What’s the Difference Between 5G and 5GHz Wi-Fi?

5G and 5 GHz Wi-Fi are both used for wireless connectivity, but they don’t have anything else in common. Anyone referring to “5G Wi-Fi” actually means 5 GHz Wi-Fi, which is different from the 5G cellular standard.

5G Is The New Cellular Standard

You’ll be hearing a lot more about 5G soon. It’s a cellular standard and is the successor to 4G LTE and 3G. 5G stands for “fifth generation,” as it’s the fifth generation of this cellular standard.
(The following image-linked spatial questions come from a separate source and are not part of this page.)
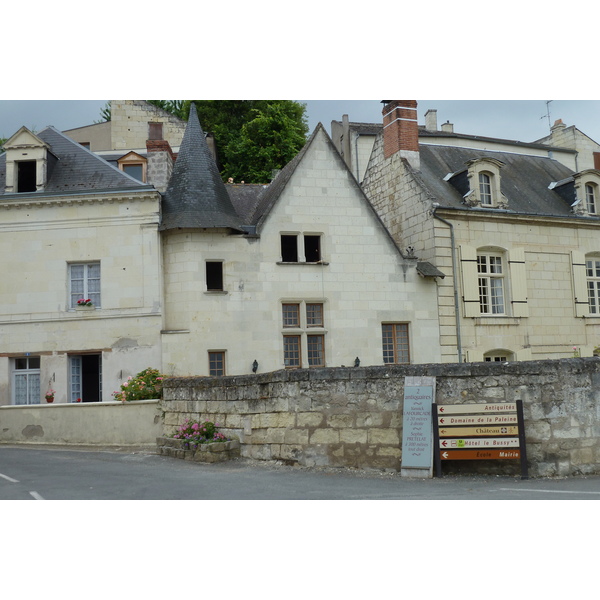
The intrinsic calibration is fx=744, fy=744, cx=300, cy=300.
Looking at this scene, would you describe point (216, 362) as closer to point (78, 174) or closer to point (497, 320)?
point (78, 174)

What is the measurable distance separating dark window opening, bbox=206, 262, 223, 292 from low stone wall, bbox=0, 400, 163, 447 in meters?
5.32

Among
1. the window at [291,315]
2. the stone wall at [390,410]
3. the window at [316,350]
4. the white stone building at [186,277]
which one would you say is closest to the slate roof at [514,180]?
the white stone building at [186,277]

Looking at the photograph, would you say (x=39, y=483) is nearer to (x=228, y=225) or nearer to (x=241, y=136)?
(x=228, y=225)

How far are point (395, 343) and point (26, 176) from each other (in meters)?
10.9

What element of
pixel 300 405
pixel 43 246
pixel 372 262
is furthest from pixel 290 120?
pixel 300 405

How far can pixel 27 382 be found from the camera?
62.1 feet

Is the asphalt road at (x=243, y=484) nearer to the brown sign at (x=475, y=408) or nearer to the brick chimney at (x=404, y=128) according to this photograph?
the brown sign at (x=475, y=408)

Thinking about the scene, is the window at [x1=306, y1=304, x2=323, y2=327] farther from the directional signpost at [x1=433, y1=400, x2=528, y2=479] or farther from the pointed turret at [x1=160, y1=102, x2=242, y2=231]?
the directional signpost at [x1=433, y1=400, x2=528, y2=479]

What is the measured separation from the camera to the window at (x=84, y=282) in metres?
19.2

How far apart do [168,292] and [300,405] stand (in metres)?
8.60

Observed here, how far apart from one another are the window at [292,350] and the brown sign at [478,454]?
945 cm

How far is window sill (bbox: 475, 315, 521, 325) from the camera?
2100 cm

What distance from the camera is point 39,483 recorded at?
10.4 meters

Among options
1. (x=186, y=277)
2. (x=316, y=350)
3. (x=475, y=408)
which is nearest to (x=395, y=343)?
(x=316, y=350)
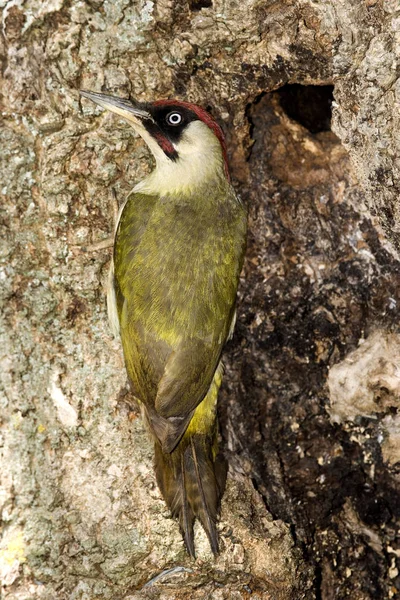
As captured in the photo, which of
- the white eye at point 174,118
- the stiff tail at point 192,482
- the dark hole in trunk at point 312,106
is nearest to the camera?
the stiff tail at point 192,482

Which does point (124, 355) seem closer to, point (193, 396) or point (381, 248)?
point (193, 396)

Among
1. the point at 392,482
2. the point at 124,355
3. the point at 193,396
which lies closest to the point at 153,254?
the point at 124,355

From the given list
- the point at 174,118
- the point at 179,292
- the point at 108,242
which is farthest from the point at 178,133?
the point at 179,292

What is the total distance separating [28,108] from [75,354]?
0.93m

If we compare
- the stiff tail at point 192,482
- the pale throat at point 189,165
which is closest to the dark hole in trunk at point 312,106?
the pale throat at point 189,165

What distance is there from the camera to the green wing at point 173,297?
99.3 inches

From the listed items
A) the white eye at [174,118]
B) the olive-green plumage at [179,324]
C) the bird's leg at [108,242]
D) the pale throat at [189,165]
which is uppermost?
the white eye at [174,118]

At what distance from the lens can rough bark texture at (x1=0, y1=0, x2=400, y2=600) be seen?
2.51m

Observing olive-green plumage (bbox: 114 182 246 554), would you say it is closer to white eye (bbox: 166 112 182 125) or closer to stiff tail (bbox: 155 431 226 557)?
stiff tail (bbox: 155 431 226 557)

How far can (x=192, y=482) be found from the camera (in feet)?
8.49

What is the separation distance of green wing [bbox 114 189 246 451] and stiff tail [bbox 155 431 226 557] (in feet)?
0.48

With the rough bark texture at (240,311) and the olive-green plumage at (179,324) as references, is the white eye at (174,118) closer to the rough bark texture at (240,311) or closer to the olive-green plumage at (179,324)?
the rough bark texture at (240,311)

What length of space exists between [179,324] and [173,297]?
0.35ft

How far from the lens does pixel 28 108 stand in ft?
8.55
5G is designed to be much faster and have lower latency than 4G LTE. You’ll start seeing the first 5G smartphones in 2019, and cellular carriers like AT&T, T-Mobile, Sprint, and Verizon will roll out their 5G mobile networks. 5G could transform your home Internet connection by delivering speedy broadband Internet service wirelessly, too.

While 5G is an exciting new standard, it has nothing to do with Wi-Fi. 5G is used for cellular connections. Future smartphones may support 5G and 5 GHz Wi-Fi, but current smartphones support 4G LTE and 5 GHz Wi-Fi.

RELATED: What Is 5G, and How Fast Will It Be?

5GHz Is One of Two Bands For Wi-Fi

Wi-Fi has two frequency bands you can use: 2.4 GHz and 5 GHz. 5 GHz is the newer one. It came into wide use with the 802.11n Wi-Fi standard, which was initially published back in 2009. It’s still part of modern Wi-Fi standards like 802.11ac and Wi-Fi 6.